What with Easter and everything I forgot to post last week's House Points column. Mind you, a lot of it can be found in an earlier posting on this blog.
There is more about the reopening of the canal to Uttoxeter here. And Chris Huhne's campaign is here.
Rural rants
Agricultural subsidies are the very devil. They impoverish the third world while ruining the countryside. And that is when they are working properly.
Our government has added to this damage an inefficiency all its own. As a select committee report published last week found, Margaret Beckett’s handling of the Single Payments Scheme was an "embarrassing failure", but neither she nor her senior officials have been held accountable for the money squandered.
The Foreign Secretary writes: "The dogs bark but the caravan moves on."
We saw more of the damage that this failure has inflicted during a Westminster Hall debate held about the time the committee report came out. It concerned canals in the West Midlands and was initiated by Charlotte Atkins, the Labour MP for Staffordshire Moorlands.

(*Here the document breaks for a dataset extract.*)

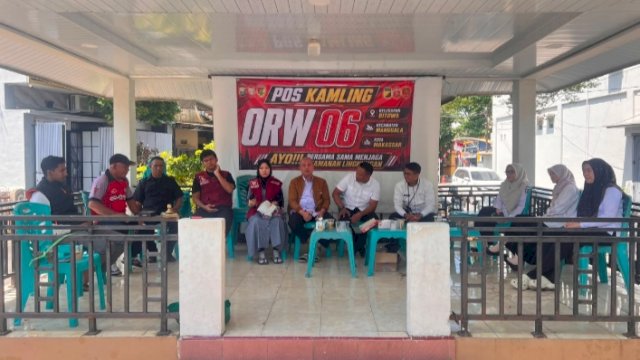 Tingkatkan Keakuratan Bansos, Kelurahan Bitowa Gelar Pendataan Perlinsos Digital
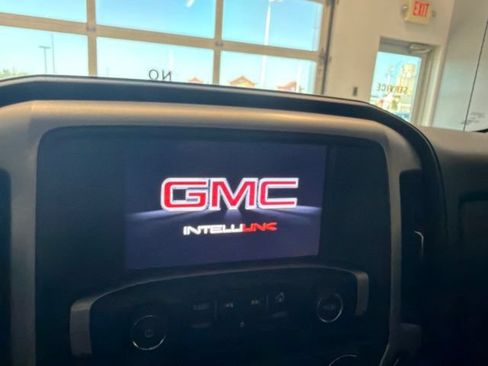 Used 2017 GMC Sierra 1500 SLT AWD/4WD image 25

The revival of the inland waterways has been one of the quiet triumphs of the past few decades. My family used to take canal holidays when I was little, and I remember reading then of the Rochdale and Huddersfield Narrow canals – waterways that once crossed the Pennines but were now lost beyond recall. Today both are open to boats again.
But this success is under threat. One of the ways the government is paying for the Single Payments fiasco is by slashing the funding for British Waterways. Chris Huhne has been running a Canal Cuts Are Nuts campaign to protest against this policy and cavalcades of boaters have been mounting demonstrations across the canal system.
In her debate, Charlotte Atkins made it clear just how bad things may become. She spoke of the Caldon Canal, which was reopened by volunteers in the 1970s and of the threat that the same people would live to see it closed again.
If the Caldon is lost, it will be a tragedy. It begins in the centre of Stoke-on-Trent and ends in the beautiful Churnet valley. Parts are so remote that the canal is accompanied by the river, a steam railway, but no road.
Another generation of volunteers would like to reopen the remainder of the canal past Alton Towers to Uttoxeter. But government inefficiency and the way it concentrates rural funding on agribusiness means this may never happen and threatens the survival of the existing waterway.